[Work instruction] Scan the entries and copy each line where the word "tugas" is present.

[Records for the task]

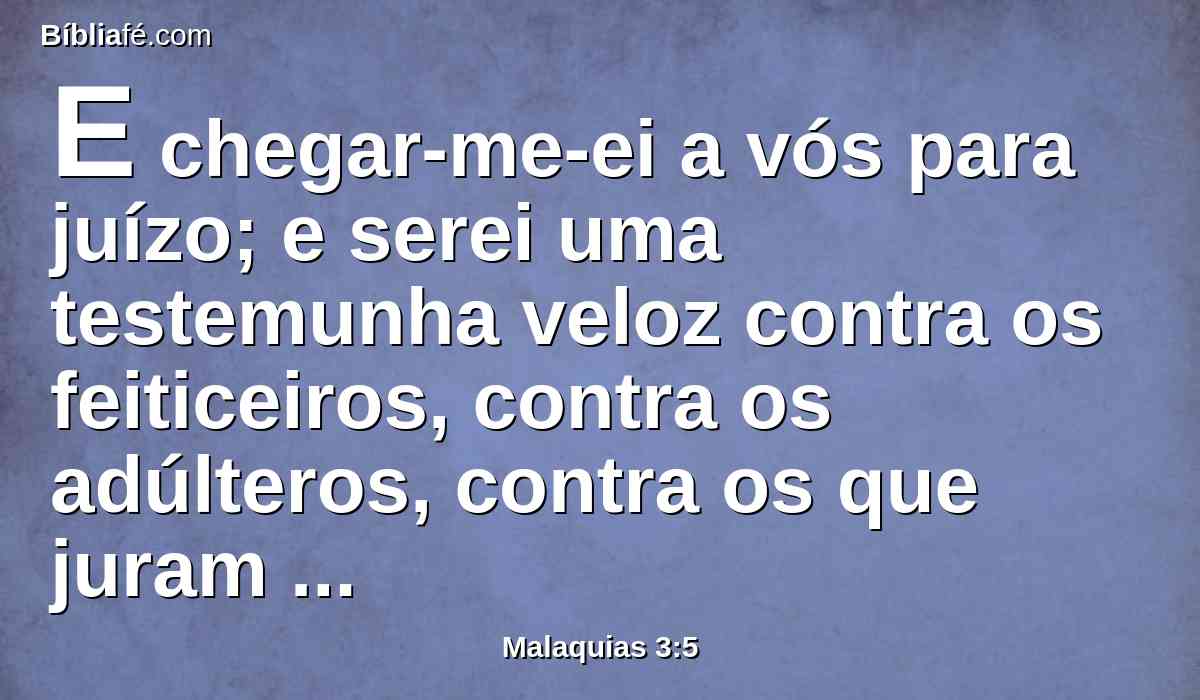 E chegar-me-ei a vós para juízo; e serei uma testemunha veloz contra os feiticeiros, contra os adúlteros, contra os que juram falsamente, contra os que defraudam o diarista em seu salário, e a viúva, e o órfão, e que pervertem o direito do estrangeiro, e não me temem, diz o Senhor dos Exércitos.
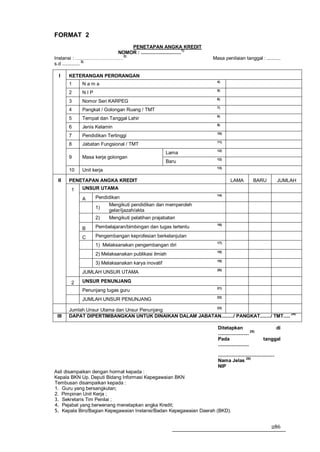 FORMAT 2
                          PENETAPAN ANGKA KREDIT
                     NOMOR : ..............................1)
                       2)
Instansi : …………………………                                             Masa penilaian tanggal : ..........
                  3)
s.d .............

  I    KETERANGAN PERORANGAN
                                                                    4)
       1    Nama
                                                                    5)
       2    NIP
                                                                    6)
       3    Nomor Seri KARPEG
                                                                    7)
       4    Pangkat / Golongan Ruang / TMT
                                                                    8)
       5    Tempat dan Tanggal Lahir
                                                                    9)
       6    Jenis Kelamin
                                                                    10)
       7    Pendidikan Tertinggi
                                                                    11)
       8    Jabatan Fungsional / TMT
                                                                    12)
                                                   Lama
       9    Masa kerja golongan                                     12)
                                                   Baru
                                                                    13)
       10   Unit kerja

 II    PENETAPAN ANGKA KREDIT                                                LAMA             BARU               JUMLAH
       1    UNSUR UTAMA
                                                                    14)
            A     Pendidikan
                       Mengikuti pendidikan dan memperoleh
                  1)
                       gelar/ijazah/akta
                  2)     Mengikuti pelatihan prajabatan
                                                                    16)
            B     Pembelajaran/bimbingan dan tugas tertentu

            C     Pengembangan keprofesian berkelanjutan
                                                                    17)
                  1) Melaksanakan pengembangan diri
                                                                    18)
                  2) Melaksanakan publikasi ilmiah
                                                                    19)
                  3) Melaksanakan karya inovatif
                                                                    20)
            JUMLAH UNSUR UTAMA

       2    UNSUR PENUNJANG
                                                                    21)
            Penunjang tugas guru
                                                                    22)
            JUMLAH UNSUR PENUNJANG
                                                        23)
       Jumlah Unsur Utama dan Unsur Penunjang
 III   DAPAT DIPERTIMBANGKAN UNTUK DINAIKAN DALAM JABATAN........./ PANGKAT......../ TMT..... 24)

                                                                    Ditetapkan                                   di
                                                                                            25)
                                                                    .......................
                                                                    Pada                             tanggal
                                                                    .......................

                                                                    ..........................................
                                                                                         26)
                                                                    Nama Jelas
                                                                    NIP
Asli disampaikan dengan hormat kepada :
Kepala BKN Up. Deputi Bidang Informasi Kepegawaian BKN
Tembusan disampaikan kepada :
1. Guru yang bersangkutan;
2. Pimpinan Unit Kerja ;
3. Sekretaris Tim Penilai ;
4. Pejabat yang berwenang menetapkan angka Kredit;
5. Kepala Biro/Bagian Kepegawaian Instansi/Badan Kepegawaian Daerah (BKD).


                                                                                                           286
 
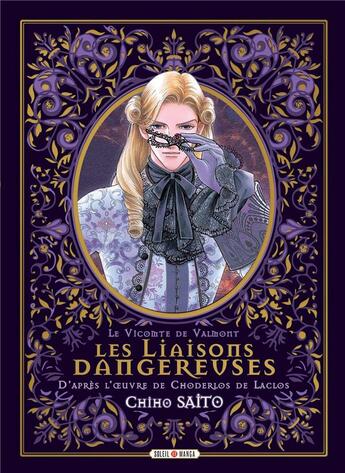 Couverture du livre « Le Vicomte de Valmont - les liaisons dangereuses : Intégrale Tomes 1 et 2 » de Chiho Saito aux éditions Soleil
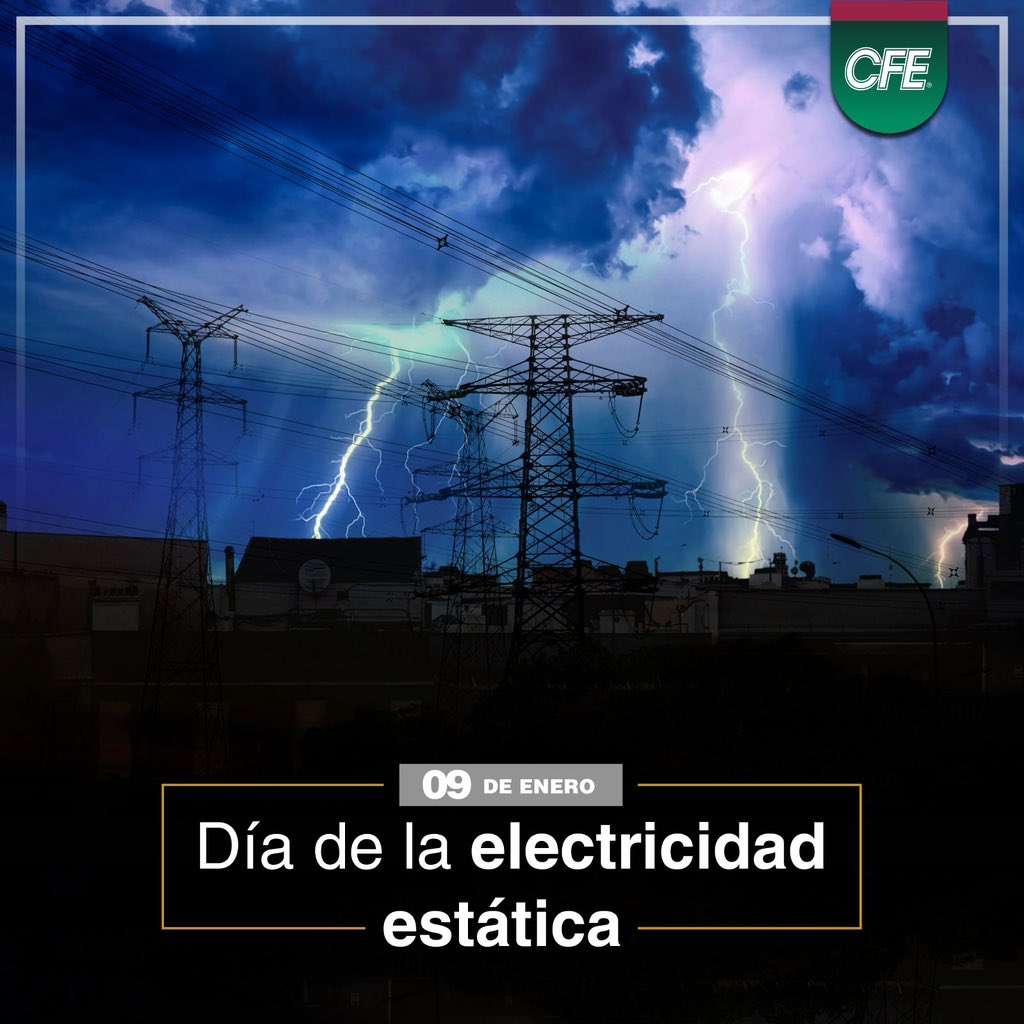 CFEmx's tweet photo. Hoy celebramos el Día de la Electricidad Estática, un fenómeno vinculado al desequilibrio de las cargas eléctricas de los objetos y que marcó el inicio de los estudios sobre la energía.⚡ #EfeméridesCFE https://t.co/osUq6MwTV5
...
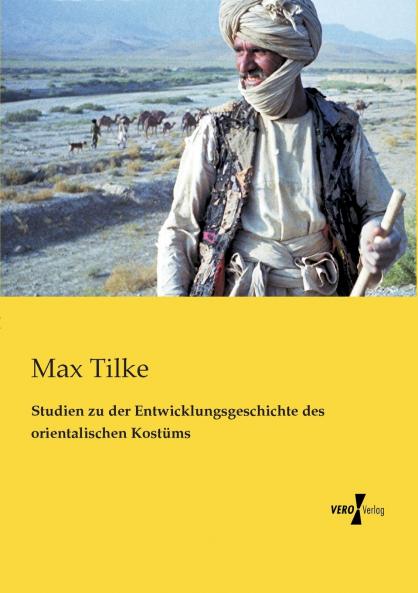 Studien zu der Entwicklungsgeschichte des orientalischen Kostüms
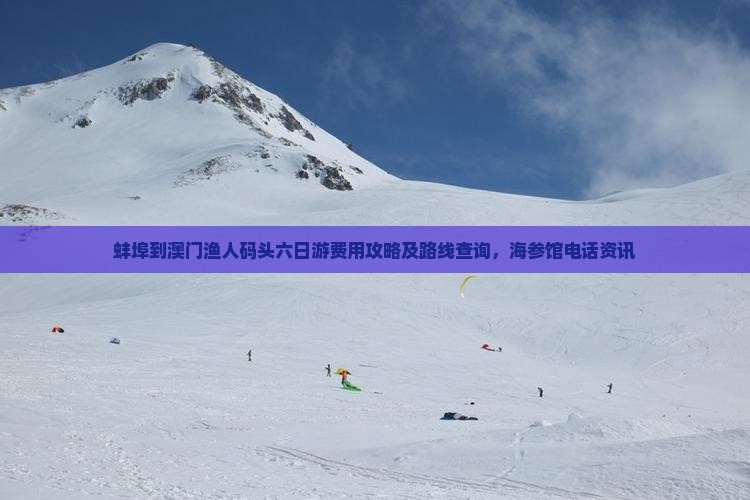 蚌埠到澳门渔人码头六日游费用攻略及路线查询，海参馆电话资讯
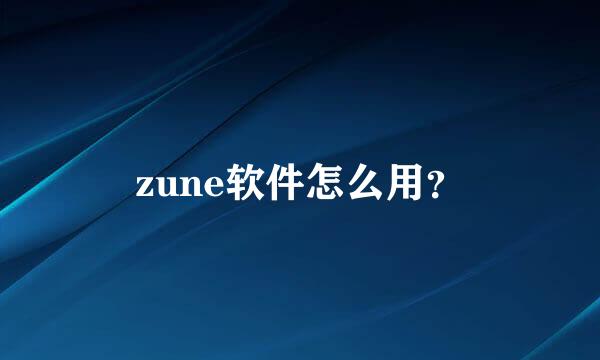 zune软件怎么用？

[Output of the task]
            B     Pembelajaran/bimbingan dan tugas tertentu
            Penunjang tugas guru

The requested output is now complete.